Link to Story Archive and All Chapters
Summary: Ichabod departs for New York with Katrina and Young Masbath, but their journey is delayed by unexpected complications. Picks up at the part where the Hessian disappears into the Tree of the Dead for the last time with Lady Van Tassel.
Ichabod jotted down a few quick notes in his ledger as James McKinley described Emily Jenner’s appearance. When she disappeared she was ten years old, nearly eleven. She had long dark brown hair, which she wore loose, and brown eyes. He estimated that she was about four feet ten inches in height and quite slim.
“There is a picture of Abigail and Emily hanging in one of the rooms still.”
“Good. I would like to see the rooms now, starting with Emily’s.”
They climbed the stairs to the third floor and approached the room at the end of the corridor. McKinley unlocked the door for him but would not enter.

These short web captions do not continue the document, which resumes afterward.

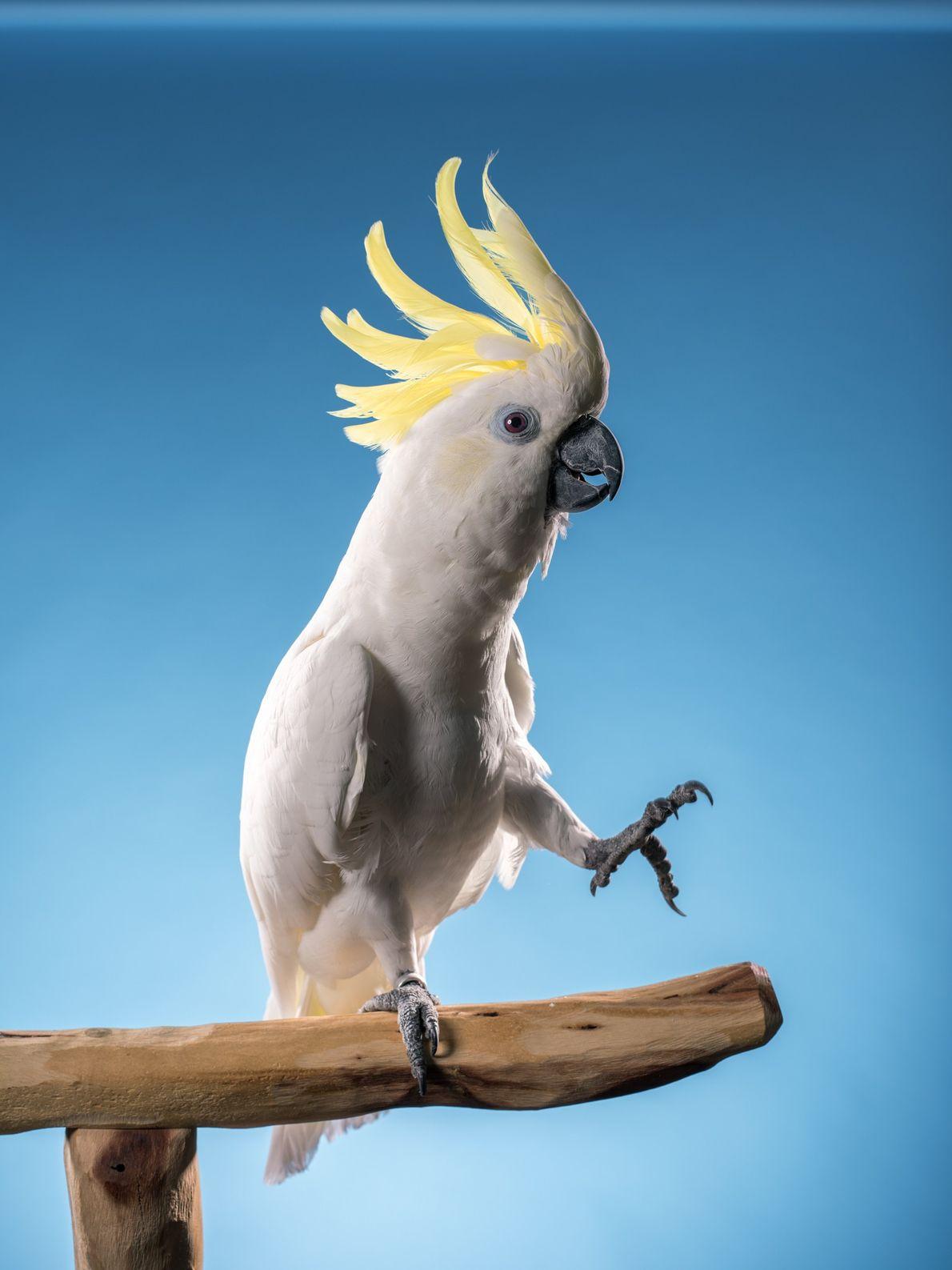 Un estudio del 2009 muestra que las cacatúas de moño amarillo, como la que se ve ...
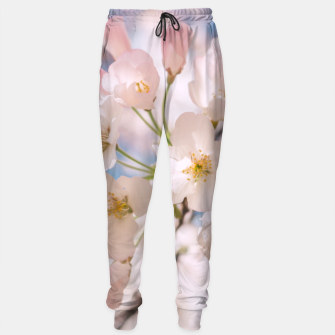 Thumbnail image of White Spring Cherry Trees Blossom Sweatpants, Live Heroes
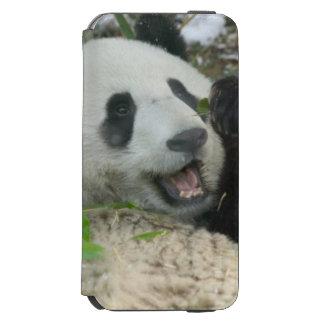 Panda eating bamboo on snow, Wolong, Sichuan, Incipio Watson™ iPhone 6 Wallet Case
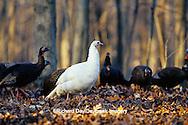 "00845-06503 ""Eastern"" Wild Turkey (Meleagris gallopavo) female albino hen feeding in woods  Marion Co.  IL"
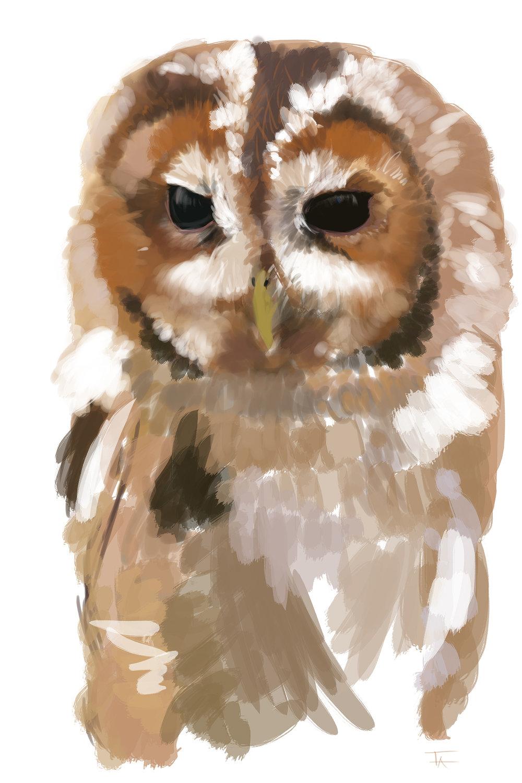 Tawny Owl_2048.jpg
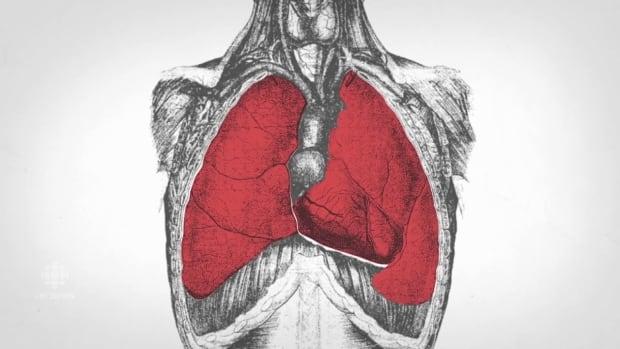 fentanyl-lungs-explainer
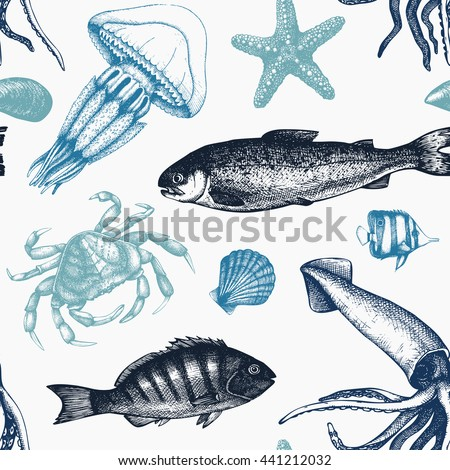 vector sea life background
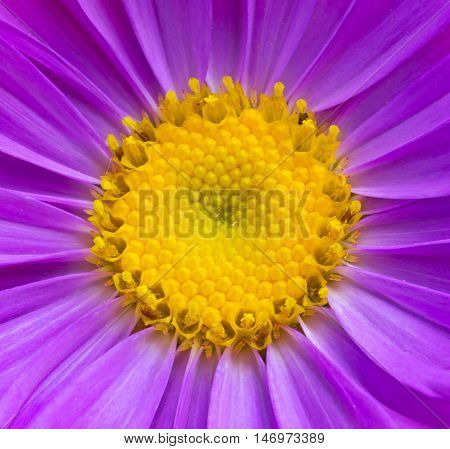aster flower texture yellow and purple closeup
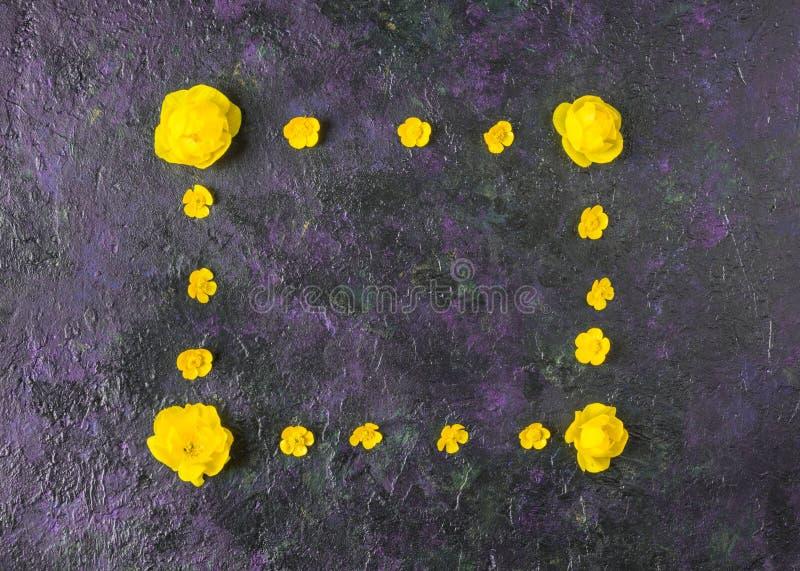 Bl?ht Zusammensetzung Feld gemacht von den verschiedenen gelben Blumen auf purpure Hintergrund Ostern, Fr?hling, Sommerkonzept Fl stockfotos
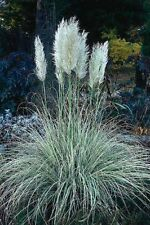 Pampas Grass White- 100 Seeds - 50 % off sale
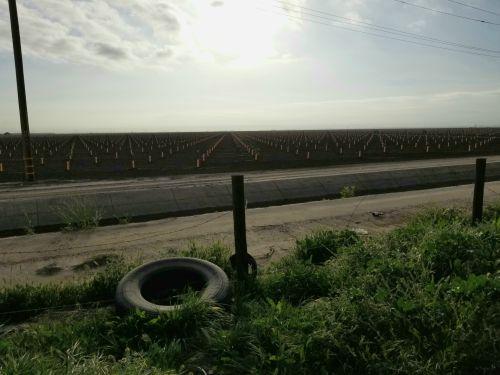 California Roadside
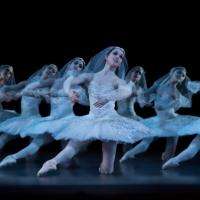 GISELLE and LA BAYADERE Set for Houston Ballet's 2014-15 Tour, Kicking Off This Weekend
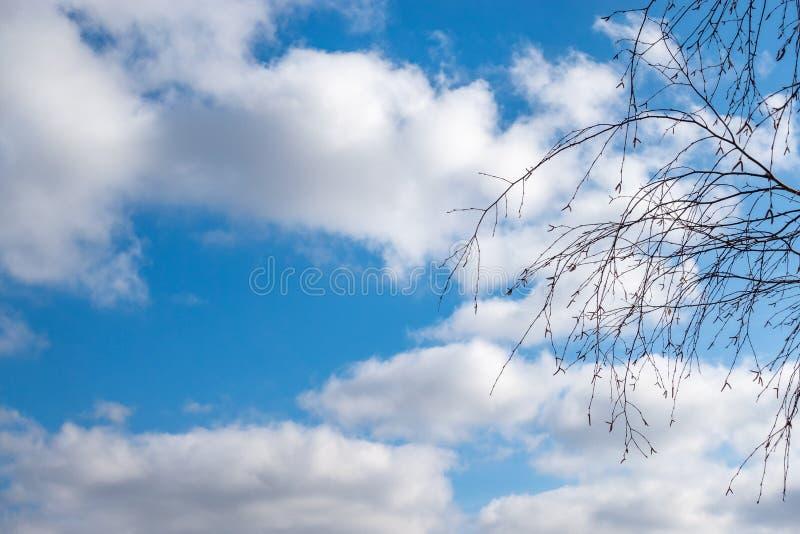 Cienieje gałąź brzoza bez liści przeciw błękitnemu chmurnemu niebu obraz royalty free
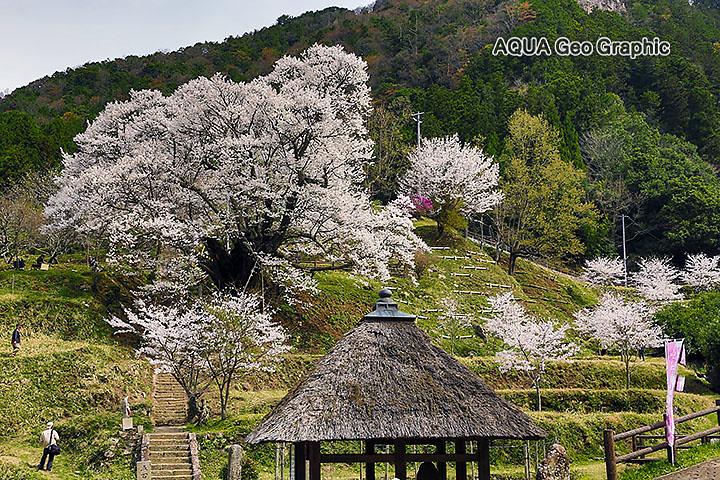 仏隆寺(佛隆寺)の千年桜 | 仏...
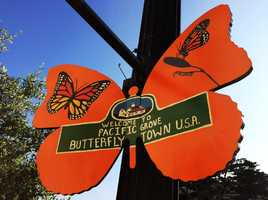 Wooden butterfly canvases were assembled by Amy and Scott Goodrich of Butterfly Gift Shop, and donated to artists for free to paint.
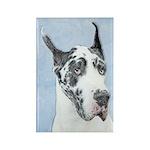 Great Dane (Harlequin) Rectangle Magnet (100 pack)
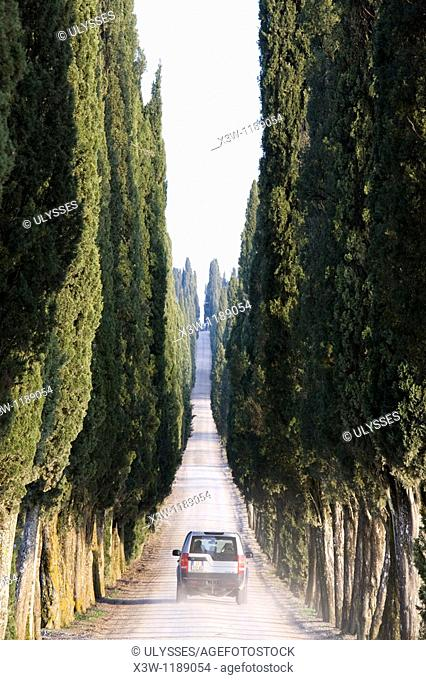 europe, italy, tuscany, chianti, white road with cypresses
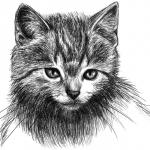 a_cat__s_portrait_by_Amarevia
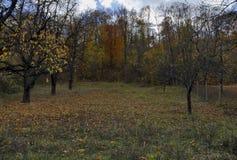 Mały halny sad w jesieni, Lakatnik Zdjęcie Royalty Free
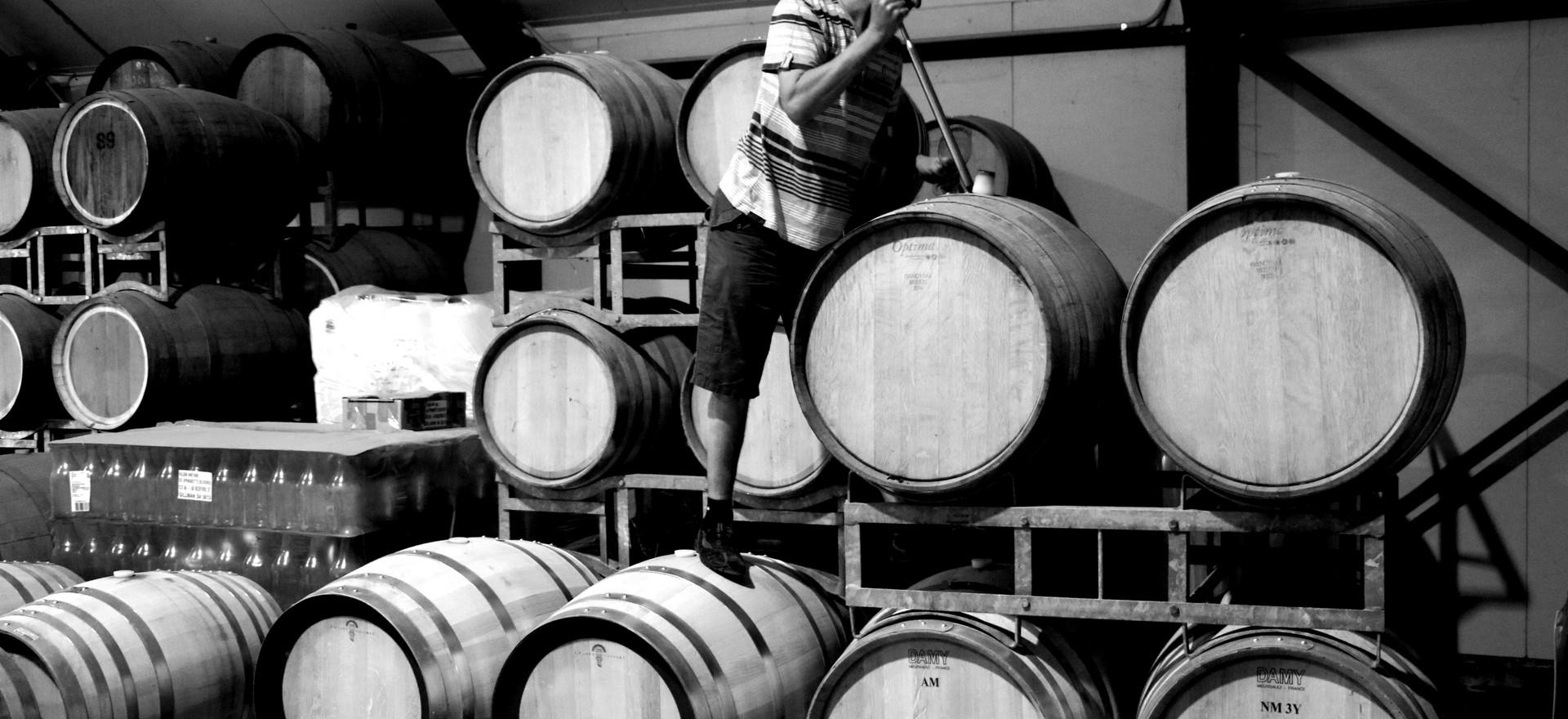 Wilson Vineyard Barrels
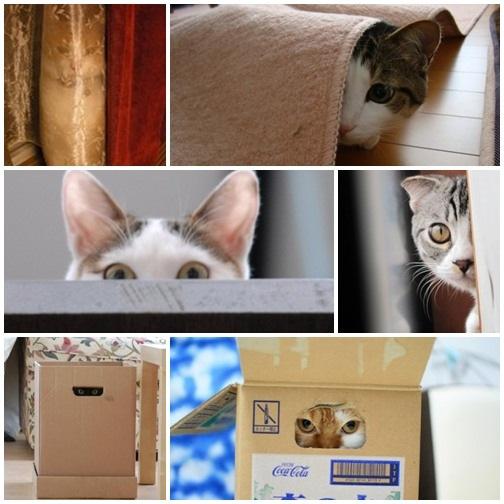 貓咪偷窺大集合006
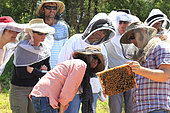 On the roads of perpetual honey flow, 54 In Bathurst, Tim Malfroy's team during a weekend of courses in natural apiculture with the Warré type of hives. NSW, Australia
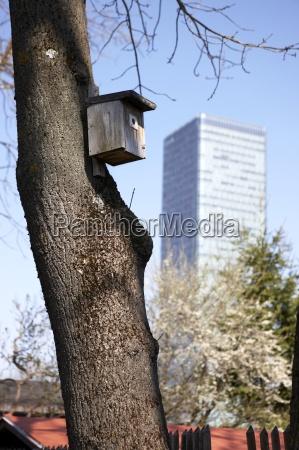 germany bavaria munich birdhouse on tree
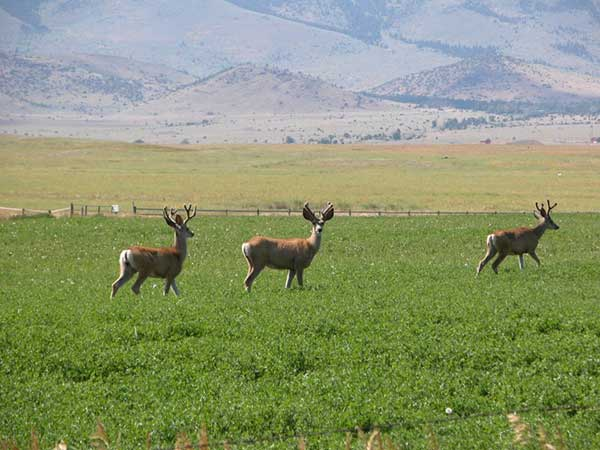 Paradise Valley Mule Deer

Ichabod nervously walked into Emily’s room alone.
He stood in the doorway at first and his eyes combed the room, observing as many details as he could. It had been decorated in muted reds and pale pinks. No one had stepped foot in here for a very long time, nothing had been moved. The room had apparently been preserved exactly as it was when Emily still lived here. A thick layer of dust was settled upon the furniture and knick-knacks, and he spied cobwebs in the corners of the room. There would be spiders here. He began to tremble at the thought and his eyes darted around quickly, scanning the floor for signs of anything crawling.
Finding nothing, he turned his attention back to the desk, which was stacked with elegant stationery, also coated with dust. Ichabod gingerly stepped inside the ice cold room and went to the desk first, brushing off the dust and thumbing through the stationery. It was all blank, save for the EAJ engraved on each sheet of paper in beautiful calligraphy. On the left side of the desk was a lacquered case with pen and ink and next to it a candlestick holder. A red candle burned to half of its original size remained wedged into the holder. He pulled back the chair and opened the desk drawer, only finding more stationery.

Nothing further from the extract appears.